# What you need to do
Omit any picture, and return the remaining data exactly as written.

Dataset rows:
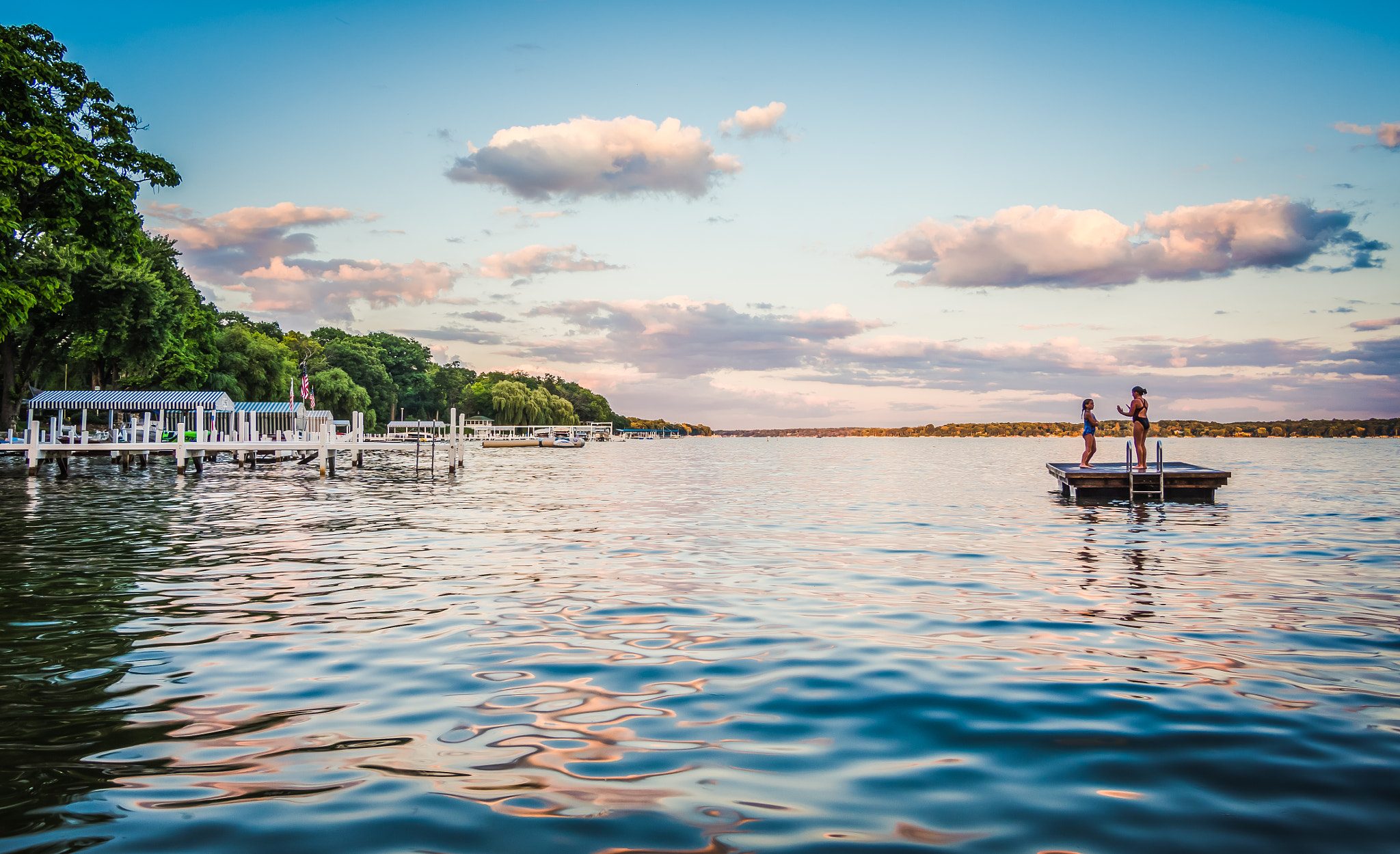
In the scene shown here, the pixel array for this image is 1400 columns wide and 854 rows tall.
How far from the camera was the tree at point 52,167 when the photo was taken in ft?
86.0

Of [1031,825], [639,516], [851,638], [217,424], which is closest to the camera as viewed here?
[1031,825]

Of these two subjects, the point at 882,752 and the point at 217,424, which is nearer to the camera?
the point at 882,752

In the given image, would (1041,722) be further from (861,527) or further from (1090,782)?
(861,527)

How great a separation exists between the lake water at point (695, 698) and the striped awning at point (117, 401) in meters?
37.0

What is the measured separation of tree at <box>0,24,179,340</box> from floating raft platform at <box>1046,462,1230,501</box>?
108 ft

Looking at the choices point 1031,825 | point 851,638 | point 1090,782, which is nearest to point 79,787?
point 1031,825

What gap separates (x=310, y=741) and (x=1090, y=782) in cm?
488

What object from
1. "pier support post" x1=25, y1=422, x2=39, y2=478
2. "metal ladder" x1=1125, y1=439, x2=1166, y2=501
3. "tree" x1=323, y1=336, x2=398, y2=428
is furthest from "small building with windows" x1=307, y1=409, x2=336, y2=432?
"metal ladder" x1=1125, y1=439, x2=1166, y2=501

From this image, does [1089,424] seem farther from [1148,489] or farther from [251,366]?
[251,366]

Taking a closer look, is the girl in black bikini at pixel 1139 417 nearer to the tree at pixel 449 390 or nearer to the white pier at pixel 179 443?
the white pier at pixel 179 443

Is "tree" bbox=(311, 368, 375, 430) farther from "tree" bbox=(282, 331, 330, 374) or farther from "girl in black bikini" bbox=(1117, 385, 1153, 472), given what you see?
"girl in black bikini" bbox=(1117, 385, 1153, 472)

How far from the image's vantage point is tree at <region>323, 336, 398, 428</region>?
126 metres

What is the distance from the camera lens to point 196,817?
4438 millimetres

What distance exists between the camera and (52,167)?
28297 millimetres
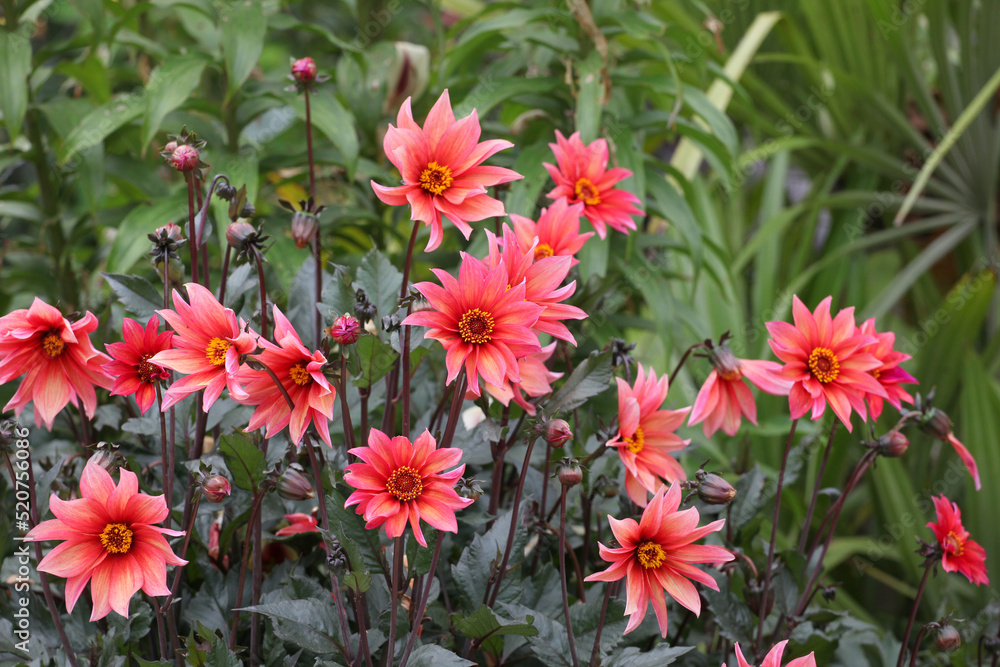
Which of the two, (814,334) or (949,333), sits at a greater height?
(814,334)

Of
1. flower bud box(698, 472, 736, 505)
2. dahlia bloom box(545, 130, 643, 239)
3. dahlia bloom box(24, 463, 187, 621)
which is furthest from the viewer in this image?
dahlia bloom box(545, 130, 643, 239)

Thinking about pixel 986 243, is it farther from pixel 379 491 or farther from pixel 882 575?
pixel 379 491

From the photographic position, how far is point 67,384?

# Task result
In the scene shown here, the pixel array for this image is 1400 columns wide and 854 rows tall.
How far from the camera was the tree at point 52,167 when the photo was taken in ft?
86.0

Of [1031,825], [639,516], [851,638], [217,424], which is closest to the camera as viewed here?
[1031,825]

Of these two subjects, the point at 882,752 and the point at 217,424, which is nearer to the camera?
the point at 882,752

In the given image, would (1041,722) be further from (861,527) or further from (1090,782)?
(861,527)

How great a separation exists between the lake water at point (695, 698) and the striped awning at point (117, 401) in meters?
37.0

What is the measured separation of tree at <box>0,24,179,340</box> from floating raft platform at <box>1046,462,1230,501</box>?
108 ft

Looking at the choices point 1031,825 | point 851,638 | point 1090,782, which is nearest to point 79,787?
point 1031,825

What gap separates (x=310, y=741) and (x=1090, y=782) in cm?
488

What object from
1. "pier support post" x1=25, y1=422, x2=39, y2=478
2. "metal ladder" x1=1125, y1=439, x2=1166, y2=501
3. "tree" x1=323, y1=336, x2=398, y2=428
is furthest from "small building with windows" x1=307, y1=409, x2=336, y2=432?
"metal ladder" x1=1125, y1=439, x2=1166, y2=501

From this image, does [1089,424] seem farther from [1148,489] or farther from [251,366]?
[251,366]

Taking a closer look, is the girl in black bikini at pixel 1139 417 nearer to the tree at pixel 449 390 or nearer to the white pier at pixel 179 443?
the white pier at pixel 179 443

Is "tree" bbox=(311, 368, 375, 430) farther from "tree" bbox=(282, 331, 330, 374) or farther from "girl in black bikini" bbox=(1117, 385, 1153, 472), given what you see?
"girl in black bikini" bbox=(1117, 385, 1153, 472)

How far from the image's vantage point is tree at <region>323, 336, 398, 428</region>?
126 metres

What is the distance from the camera lens to point 196,817?
4438 millimetres

What distance exists between the camera and (52,167)?
28297 millimetres
Which of the two, (814,334) or (949,333), sits at a greater height?
(814,334)

Of
1. flower bud box(698, 472, 736, 505)
2. dahlia bloom box(545, 130, 643, 239)
3. dahlia bloom box(24, 463, 187, 621)
which is furthest from the viewer in this image?
dahlia bloom box(545, 130, 643, 239)

Thinking about pixel 986 243, is it farther from pixel 379 491 or farther from pixel 882 575?
pixel 379 491

From the photographic position, how far is point 67,384?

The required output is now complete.